Raw records:
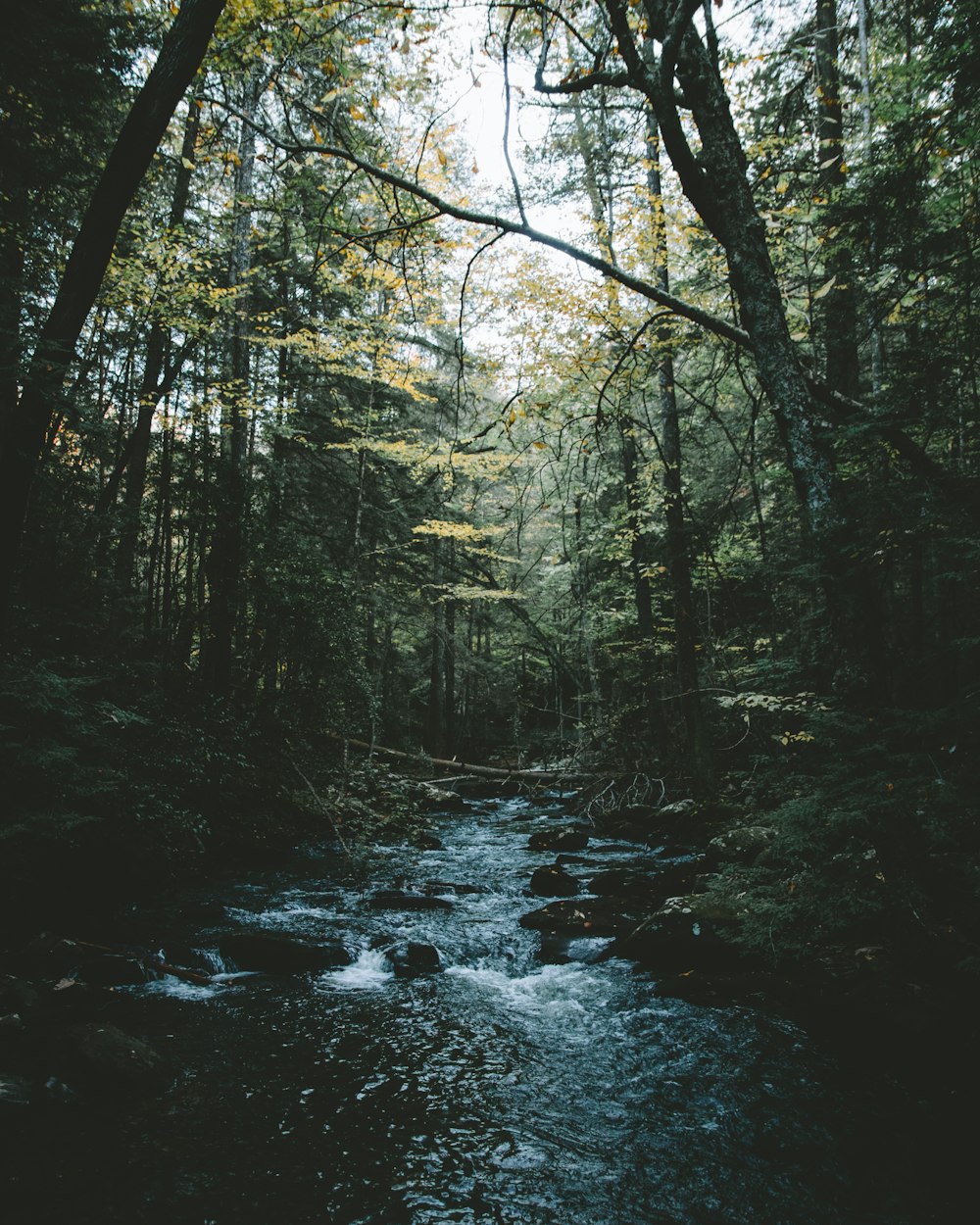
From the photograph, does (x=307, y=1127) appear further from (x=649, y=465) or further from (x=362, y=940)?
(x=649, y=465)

* * *

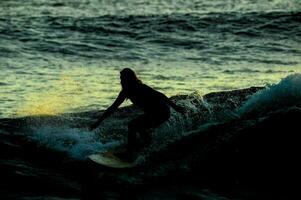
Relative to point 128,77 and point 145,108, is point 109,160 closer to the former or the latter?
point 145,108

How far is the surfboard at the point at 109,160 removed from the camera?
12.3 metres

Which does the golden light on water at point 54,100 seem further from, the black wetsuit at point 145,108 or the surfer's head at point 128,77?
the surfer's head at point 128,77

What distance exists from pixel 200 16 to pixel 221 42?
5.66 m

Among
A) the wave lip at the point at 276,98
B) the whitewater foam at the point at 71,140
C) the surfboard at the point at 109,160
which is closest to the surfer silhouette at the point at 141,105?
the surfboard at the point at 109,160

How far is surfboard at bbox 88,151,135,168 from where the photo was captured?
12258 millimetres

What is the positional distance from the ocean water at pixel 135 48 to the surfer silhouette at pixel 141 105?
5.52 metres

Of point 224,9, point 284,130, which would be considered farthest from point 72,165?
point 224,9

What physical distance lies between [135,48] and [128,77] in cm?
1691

Aim:
Can you pull out every line of the data above that contains the string "surfer"? Case counts.

Expected output:
Which does the golden light on water at point 54,100 seem further from, the black wetsuit at point 145,108 or the surfer's head at point 128,77?
the surfer's head at point 128,77
which is closest to the surfer silhouette at the point at 141,105?
What is the positional distance from the ocean water at pixel 135 48 to the surfer silhouette at pixel 141 105?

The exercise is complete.